James Norton (Happy Valley, War and Peace) reprises his role as Sidney Chambers, the charismatic, charming, crime-fighting clergyman, and Robson Green (Strikeback, Wire In The Blood) returns as his partner in crime, Detective Inspector Geordie Keating, in the second series of Grantchester.
In episode one, it’s 1954, and just outside the Cambridgeshire village of Grantchester, local vicar Sidney Chambers (James Norton) is enjoying a glorious picnic with his best friend, DI Geordie Keating (Robson Green), Geordie’s family, Sidney’s shy curate Leonard Finch (Al Weaver) and their grumpy housekeeper Mrs Maguire (Tessa Peake-Jones). Walking home, their happy day is cut short when DC Phil Wilkinson (Lorne Macfadyen) arrests Sidney – and the charge is sexual assault.
Doting father Harding Redmond (Neil Morrissey) is the source of the accusation, horrified at the claims made in the diary of his teenage daughter, Abigail (Gracie Brooke), who has now gone missing, along with the diary itself. We caught up with the man playing the accused , sleuthing reverand, James Norton
What response have you had from members of the public following series one of Grantchester?
It’s been very positive and lots of people have been asking when there’s going to be a second series. There seems to be a real devotion to it, which is lovely. Generally if people have watched one or two episodes they’ve watched them all and they love it, which is fantastic. We feel blessed by the response and the Grantchester fans seem very loyal. They know everything about it and they love all the different elements from Dickens the dog to all the other characters. Robson and I have talked about how blessed we feel by the response. It’s testament to the show. It’s warm and affectionate and feels like a happy place that people want to return to. It’s got that bite but it’s also warm escapism.
What was it like being reunited with the cast for series 2?
It was lovely. It’s reassuring how quickly it all comes back. You realise that all those relationships and interactions and dynamics are all bedded in. It’s a nice back catalogue of memories so the second series was so easy because you’ve got all these memories you created for the first series.
What was it like returning to the real Grantchester village where the series is filmed?
It’s lovely and feels like home from home. First time around I think the villagers initially were slightly wary but this time, for them to have gone through the experience of one series, watched and enjoyed it and then have us back again, was great. It was lovely because they seemed really happy to have us back which makes such a difference.
Our relationship with the village itself is so important to the show.
When I stand up in front of the congregation most of them are the real villagers from Grantchester (they were invited to be extras) and they are the same faces from the first series. It’s so nice for me to see them again and to get to learn more of their names and have relationships with them as individuals – it helps it become more like a true village church in the 50s. We were very grateful and so touched that they were happy to have us back and visa versa.

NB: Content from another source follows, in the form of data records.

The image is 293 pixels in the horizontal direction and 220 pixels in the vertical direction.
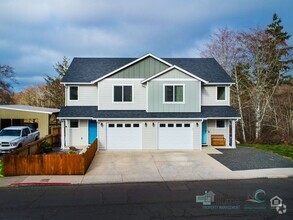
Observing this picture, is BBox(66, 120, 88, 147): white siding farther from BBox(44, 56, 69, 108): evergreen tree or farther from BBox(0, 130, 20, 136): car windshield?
BBox(44, 56, 69, 108): evergreen tree

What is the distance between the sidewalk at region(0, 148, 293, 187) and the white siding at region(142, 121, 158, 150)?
2.17 metres

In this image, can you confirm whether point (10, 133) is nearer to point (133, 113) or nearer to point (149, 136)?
point (133, 113)

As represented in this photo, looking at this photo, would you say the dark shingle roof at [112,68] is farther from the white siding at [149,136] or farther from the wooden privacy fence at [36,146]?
the white siding at [149,136]

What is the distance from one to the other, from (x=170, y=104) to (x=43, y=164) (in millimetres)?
11586

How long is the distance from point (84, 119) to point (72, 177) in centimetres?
985

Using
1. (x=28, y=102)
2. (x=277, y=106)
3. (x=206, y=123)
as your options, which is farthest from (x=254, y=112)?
(x=28, y=102)

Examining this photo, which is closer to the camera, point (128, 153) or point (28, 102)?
point (128, 153)

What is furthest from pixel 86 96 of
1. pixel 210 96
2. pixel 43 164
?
pixel 210 96

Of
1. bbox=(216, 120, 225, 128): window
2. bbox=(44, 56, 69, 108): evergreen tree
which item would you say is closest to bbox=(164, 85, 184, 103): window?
bbox=(216, 120, 225, 128): window

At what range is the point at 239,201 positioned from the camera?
930cm

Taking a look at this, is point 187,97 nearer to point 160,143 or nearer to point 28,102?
point 160,143

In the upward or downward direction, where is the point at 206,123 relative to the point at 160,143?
upward

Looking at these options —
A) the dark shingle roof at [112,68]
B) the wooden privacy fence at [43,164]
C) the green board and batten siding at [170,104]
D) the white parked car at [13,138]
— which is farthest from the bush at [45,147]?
the green board and batten siding at [170,104]

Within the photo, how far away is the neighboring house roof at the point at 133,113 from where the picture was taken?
69.4 ft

At the beginning of episode one, Sidney is accused of having an inappropriate relationship with a teenager. This is not the Sidney we know. Is this series a little darker than the previous series?
That moment (of Sidney being accused), which is early on, sets the tone for this series. I think it will surprise people. Having spent the first series establishing all the characters and the relationships and allowing the audience to grew an affection towards those people, it feels that with the second series we’ve earned the right to thwart those relationships and threaten them and put them through their paces. Now the relationships are established we’re spending more time on the plot for each episode and also on the overarching narrative. Now we can also take more risks and be a bit darker. The writing generally feels like it’s got more of an edge to it.